Voor mij ligt de novelle De dood van een soldaat. Verteld door zijn zus in de oorspronkelijke Engelse versie. Ik heb haar cadeau gekregen van Oekraïense vrienden. De auteur ervan is Olesya Khromeychuk. Zij is geboren in Lviv, de meest westelijke stad van Oekraïne, maar verblijft al geruime tijd in Groot-Brittannië, waar zij, als historica gespecialiseerd in de geschiedenis van Oost-Europa, momenteel verbonden is aan de universiteit van Cambridge.
In dit boek vertelt ze over de grote impact die het overlijden van haar oudste broer Volodya Pavliv op haar, haar moeder en verwanten heeft gehad. Acht jaar ouder was hij. Zonder veelvuldig en regelmatig contact met haar broer te onderhouden, hadden zij toch een hechte band. Zij herinnert zich hem als een rusteloze kunstenaar, immer op zoek. Een tijd woonde hij in Nederland, maar uiteindelijk keerde hij terug naar zijn moederstad Lviv. In 2015, één jaar na de annexatie van de Krim en de bezetting van de regio’s Donbas en Loehansk, sloot hij zich als vrijwilliger bij het Oekraïense leger aan. Drie jaar later sneuvelde hij als commandant van een verkenningspeloton in de buurt van Popasna, in de regio Loehansk. Hij werd nauwelijks 42 jaar oud.

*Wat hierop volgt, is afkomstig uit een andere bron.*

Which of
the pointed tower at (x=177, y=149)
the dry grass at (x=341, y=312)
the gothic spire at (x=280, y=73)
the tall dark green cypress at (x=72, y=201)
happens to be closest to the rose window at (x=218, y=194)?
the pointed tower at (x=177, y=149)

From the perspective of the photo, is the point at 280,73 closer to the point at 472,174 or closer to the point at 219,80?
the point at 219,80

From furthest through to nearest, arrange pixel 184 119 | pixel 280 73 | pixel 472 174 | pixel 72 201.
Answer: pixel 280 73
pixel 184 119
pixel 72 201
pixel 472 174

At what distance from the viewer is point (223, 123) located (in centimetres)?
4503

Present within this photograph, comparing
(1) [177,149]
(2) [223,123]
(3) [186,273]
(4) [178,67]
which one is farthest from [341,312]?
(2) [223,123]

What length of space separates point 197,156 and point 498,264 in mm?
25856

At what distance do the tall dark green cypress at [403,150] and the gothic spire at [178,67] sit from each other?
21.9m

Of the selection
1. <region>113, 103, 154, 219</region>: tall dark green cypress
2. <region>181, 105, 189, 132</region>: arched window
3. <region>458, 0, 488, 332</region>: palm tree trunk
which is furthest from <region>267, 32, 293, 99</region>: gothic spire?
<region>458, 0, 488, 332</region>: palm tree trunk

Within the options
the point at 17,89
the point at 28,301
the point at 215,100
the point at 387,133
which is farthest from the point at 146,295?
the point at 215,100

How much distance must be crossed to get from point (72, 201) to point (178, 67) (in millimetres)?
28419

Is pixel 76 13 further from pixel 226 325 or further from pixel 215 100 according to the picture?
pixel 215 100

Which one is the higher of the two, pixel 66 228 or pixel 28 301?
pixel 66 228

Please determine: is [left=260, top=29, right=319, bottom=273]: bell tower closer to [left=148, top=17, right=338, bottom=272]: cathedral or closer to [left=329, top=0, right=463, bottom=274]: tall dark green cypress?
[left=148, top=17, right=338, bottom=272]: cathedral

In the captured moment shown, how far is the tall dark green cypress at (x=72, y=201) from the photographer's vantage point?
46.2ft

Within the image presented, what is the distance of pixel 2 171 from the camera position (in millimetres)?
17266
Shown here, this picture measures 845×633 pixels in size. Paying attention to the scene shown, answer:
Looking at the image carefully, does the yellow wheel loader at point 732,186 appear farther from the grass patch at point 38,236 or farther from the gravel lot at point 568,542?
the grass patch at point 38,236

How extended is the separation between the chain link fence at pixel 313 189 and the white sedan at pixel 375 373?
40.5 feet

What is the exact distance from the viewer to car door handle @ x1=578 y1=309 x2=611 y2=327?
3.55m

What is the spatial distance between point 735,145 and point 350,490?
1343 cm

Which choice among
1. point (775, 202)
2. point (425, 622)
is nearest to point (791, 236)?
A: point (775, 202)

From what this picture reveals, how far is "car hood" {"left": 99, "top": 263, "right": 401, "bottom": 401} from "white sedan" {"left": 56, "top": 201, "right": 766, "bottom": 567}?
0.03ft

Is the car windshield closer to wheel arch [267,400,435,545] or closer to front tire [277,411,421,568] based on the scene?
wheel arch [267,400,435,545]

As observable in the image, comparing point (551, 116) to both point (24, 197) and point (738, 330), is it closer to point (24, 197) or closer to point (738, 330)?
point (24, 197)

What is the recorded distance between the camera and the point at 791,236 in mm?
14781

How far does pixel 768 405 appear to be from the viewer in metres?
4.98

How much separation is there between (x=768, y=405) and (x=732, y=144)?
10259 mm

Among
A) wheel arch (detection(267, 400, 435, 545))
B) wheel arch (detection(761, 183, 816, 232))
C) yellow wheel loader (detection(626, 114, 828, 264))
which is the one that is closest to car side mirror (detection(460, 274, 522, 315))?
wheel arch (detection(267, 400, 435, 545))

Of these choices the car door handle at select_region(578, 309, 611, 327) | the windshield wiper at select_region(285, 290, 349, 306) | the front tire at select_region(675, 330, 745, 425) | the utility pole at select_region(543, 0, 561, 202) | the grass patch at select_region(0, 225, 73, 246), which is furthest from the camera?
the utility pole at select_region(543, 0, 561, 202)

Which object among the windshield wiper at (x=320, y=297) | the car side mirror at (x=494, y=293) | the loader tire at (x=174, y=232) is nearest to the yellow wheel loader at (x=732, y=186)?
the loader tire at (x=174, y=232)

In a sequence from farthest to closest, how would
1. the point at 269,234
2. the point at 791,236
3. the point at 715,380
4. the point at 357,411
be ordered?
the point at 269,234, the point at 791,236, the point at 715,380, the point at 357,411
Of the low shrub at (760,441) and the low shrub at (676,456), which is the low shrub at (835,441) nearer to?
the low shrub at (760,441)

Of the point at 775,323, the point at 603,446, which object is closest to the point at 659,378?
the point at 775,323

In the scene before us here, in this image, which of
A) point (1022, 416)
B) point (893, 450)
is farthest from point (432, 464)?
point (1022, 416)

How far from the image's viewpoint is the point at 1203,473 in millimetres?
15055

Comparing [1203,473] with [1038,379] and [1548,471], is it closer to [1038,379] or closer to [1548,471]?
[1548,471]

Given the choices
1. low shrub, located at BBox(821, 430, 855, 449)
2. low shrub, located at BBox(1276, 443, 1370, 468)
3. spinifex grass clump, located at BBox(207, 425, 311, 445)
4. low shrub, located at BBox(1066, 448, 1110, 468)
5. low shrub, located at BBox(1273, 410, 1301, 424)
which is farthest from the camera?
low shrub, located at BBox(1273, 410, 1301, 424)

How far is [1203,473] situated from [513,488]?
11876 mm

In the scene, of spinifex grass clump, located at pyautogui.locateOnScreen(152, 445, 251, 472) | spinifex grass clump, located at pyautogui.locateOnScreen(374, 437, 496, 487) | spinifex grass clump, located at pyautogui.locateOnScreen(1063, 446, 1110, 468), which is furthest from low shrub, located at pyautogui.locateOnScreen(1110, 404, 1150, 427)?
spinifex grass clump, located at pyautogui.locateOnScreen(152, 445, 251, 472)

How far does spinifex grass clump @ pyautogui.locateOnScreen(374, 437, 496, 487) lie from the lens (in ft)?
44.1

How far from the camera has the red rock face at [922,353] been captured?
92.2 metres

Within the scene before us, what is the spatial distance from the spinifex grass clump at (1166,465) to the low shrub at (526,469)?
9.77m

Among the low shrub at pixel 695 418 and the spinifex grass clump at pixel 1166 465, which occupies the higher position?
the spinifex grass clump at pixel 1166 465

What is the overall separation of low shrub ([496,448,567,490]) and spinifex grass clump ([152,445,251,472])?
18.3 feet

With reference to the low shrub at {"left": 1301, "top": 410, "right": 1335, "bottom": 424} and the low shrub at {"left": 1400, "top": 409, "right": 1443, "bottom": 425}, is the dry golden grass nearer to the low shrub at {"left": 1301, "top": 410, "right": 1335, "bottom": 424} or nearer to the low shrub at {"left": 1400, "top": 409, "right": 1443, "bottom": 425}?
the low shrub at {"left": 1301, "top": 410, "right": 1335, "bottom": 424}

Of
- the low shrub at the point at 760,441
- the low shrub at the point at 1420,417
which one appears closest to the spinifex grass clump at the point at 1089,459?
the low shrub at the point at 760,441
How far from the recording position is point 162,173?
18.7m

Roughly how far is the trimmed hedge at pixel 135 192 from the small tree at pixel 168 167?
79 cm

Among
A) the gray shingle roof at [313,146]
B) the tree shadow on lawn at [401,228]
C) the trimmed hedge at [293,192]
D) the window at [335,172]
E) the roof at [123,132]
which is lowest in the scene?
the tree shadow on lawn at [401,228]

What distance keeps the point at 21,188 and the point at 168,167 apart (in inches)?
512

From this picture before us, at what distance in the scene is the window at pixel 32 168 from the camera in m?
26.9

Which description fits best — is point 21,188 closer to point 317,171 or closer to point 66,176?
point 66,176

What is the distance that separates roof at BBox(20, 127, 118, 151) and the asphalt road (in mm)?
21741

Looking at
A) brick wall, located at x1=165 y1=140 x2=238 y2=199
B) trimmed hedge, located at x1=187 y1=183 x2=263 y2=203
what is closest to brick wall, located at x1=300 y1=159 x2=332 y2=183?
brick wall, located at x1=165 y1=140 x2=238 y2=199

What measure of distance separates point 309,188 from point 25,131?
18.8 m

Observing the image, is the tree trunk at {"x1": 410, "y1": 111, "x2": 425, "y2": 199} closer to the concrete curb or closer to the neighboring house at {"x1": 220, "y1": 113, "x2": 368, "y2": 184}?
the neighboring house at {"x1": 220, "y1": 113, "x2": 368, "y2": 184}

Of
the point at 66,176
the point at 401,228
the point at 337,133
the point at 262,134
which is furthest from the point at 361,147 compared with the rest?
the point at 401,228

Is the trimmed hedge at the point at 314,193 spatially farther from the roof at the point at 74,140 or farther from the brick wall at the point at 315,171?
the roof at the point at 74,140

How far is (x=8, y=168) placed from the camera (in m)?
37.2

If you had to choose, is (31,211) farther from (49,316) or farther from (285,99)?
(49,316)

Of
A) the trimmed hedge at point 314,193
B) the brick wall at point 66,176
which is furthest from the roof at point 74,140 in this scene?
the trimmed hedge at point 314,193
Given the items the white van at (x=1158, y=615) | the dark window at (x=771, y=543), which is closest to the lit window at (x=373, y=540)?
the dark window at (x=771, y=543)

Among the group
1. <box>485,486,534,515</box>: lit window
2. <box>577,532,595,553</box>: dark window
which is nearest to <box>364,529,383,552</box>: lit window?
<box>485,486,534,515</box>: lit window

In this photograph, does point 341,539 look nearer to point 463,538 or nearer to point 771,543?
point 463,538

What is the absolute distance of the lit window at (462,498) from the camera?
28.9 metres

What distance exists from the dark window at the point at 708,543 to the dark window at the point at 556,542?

De enorme indruk die zijn dood maakt op haar en haar moeder wordt in sobere woorden beschreven, beeldrijk en fijngevoelig maar nooit sentimenteel. Naast verdriet over wat zich onherroepelijk heeft afgespeeld, zijn er ook dromen over wat had kunnen zijn. Maar er is eveneens ergernis. Ergernis over het Oekraïense regime dat niet of alleszins te weinig zorgt draagt voor haar eigen soldaten en bevolking. Ergernis over de volgens een geijkte formule opgestelde doodberichten van gesneuvelde soldaten. Over de door de overheid strak geregisseerde begrafenisceremonieën. Over de afstandelijke afhandeling van elk overlijden door botte bureaucraten. Ergernis over de vaststelling dat het gros van West-Europeanen voor 2014 Oekraïne ternauwernood op de kaart kon aanwijzen.
Maar er is ook plaats voor empathie en mededogen. Niet alle ambtenaren zijn bot, niet elke tekst is leugenachtig. Het is wel een aperte leugen, schrijft ze, dat helden nooit sterven, zoals de officiële oorlogsretoriek ons vertelt. Haar broer is aan het front gestorven, ze hield ontzettend veel van hem en hij komt nooit meer terug. Er is de voortdurende zoektocht naar een balans tussen haat en liefde, woede en vergeving. In een prachtige eindscéne beschrijft ze hoe ze bij een priester te biechten gaat, iets wat ze al jaren niet meer had gedaan, en waarvan ze dacht het ook nooit meer te doen.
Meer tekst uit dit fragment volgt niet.